Par le passé, Merkel s'est opposée à la tenue régulière de sommets de la zone euro, afin justement de faire en sorte que les Britanniques, les Polonais et les Suédois aient leur place autour de la table. En cédant aujourd'hui, elle pourrait apaiser les craintes actuelles de ses électeurs à propos de l'euro, mais le prix à payer sur le long terme pourrait être élevé. Si la zone euro s'oriente vers une plus grande harmonisation de sa fiscalité et de ses politiques économiques, cela pourrait rendre le club dans son ensemble moins sympathique aux yeux des libéraux — et moins attrayant y compris pour ceux qui, au Royaume-Uni, veulent rester, parmi lesquels M. Cameron.

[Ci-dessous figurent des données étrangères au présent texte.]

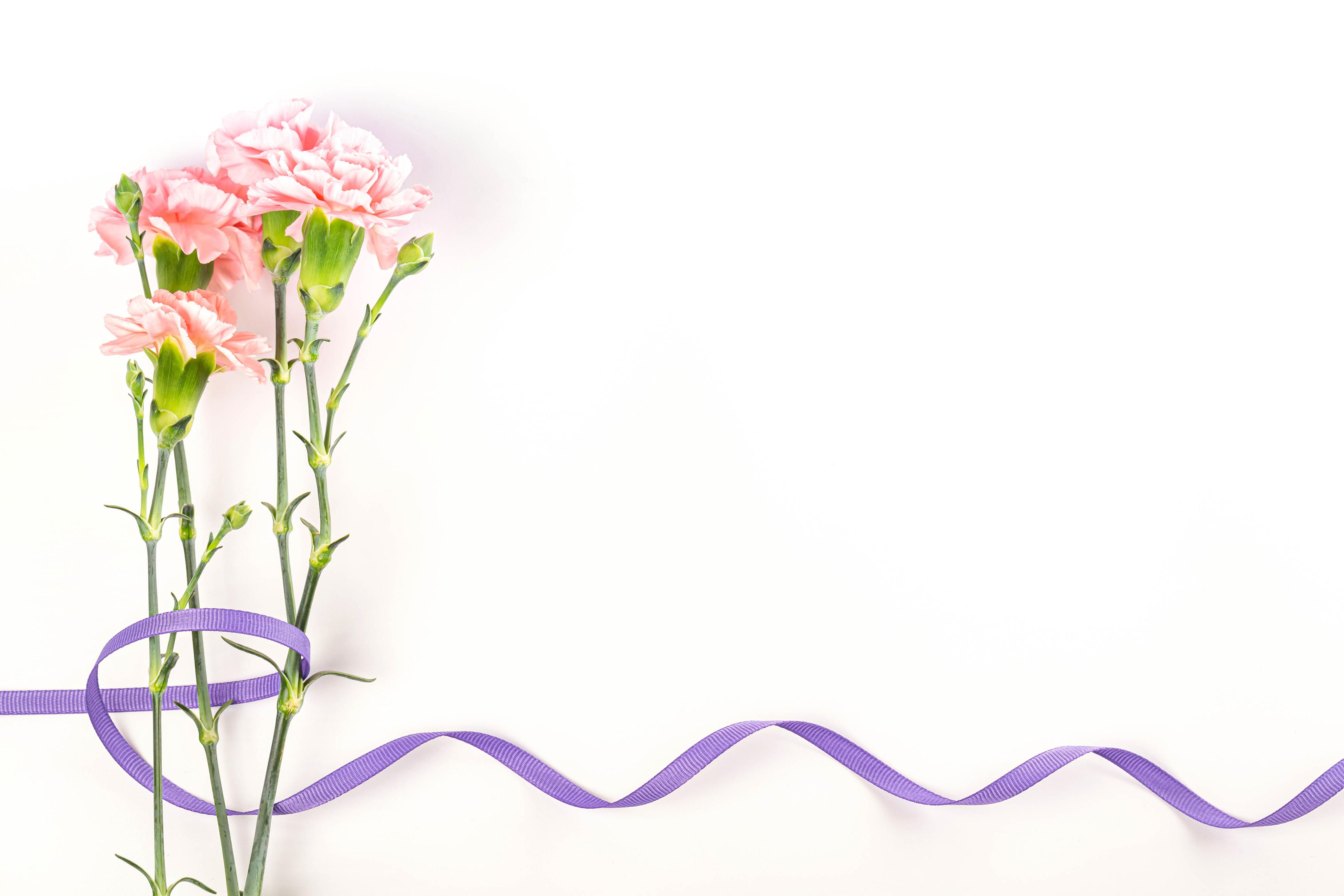 Bilder Blomster nellikslekta Bånd Gratulasjonskort Mal Hvit bakgrunn blomst Nelliker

Le projet européen, au cours de son histoire, a toujours été tiraillé entre un libéralisme économique privilégiant l'ouverture sur le monde et un nationalisme économique retranché derrière sa forteresse.The Economist a toujours été dans le premier de ces deux camps, au même titre que Mme Merkel, sauf exception. En tant que responsable politique la plus puissante d'Europe, elle devrait affirmer clairement que le sommet réunissant cette semaine les pays de la zone euro n'est qu'une urgence, qu'il devra rester exceptionnel et non devenir la règle — ce qui aurait des conséquences néfastes.
Vu de Prague
Soutenons Angela Merkel !
D'ailleurs, remarque Respekt, les marchés financiers sont là pour nous rappeler que la faillite d'un riche pays occidental est tout à fait possible. Certes, "la proposition franco-allemande va probablement se diluer dans la mer des mots 'changement' et 'compromis'. Elle risque de devenir une nouvelle stratégie édentée comme d'autres anciens ‘projets d'action’ de l'Union censés permettre de devenir le meilleur des tigres économiques au monde." Mais "dans le Festival de l’inertie de la politique européenne, Merkel, au moins, essaie de faire quelque chose". Pour éviter de faire une "erreur stratégique", la République tchèque devrait soutenir l'Allemagne car a) "elle ne risque rien", et b) “n'a pas meilleure offre que d’être la bienvenue à Berlin”.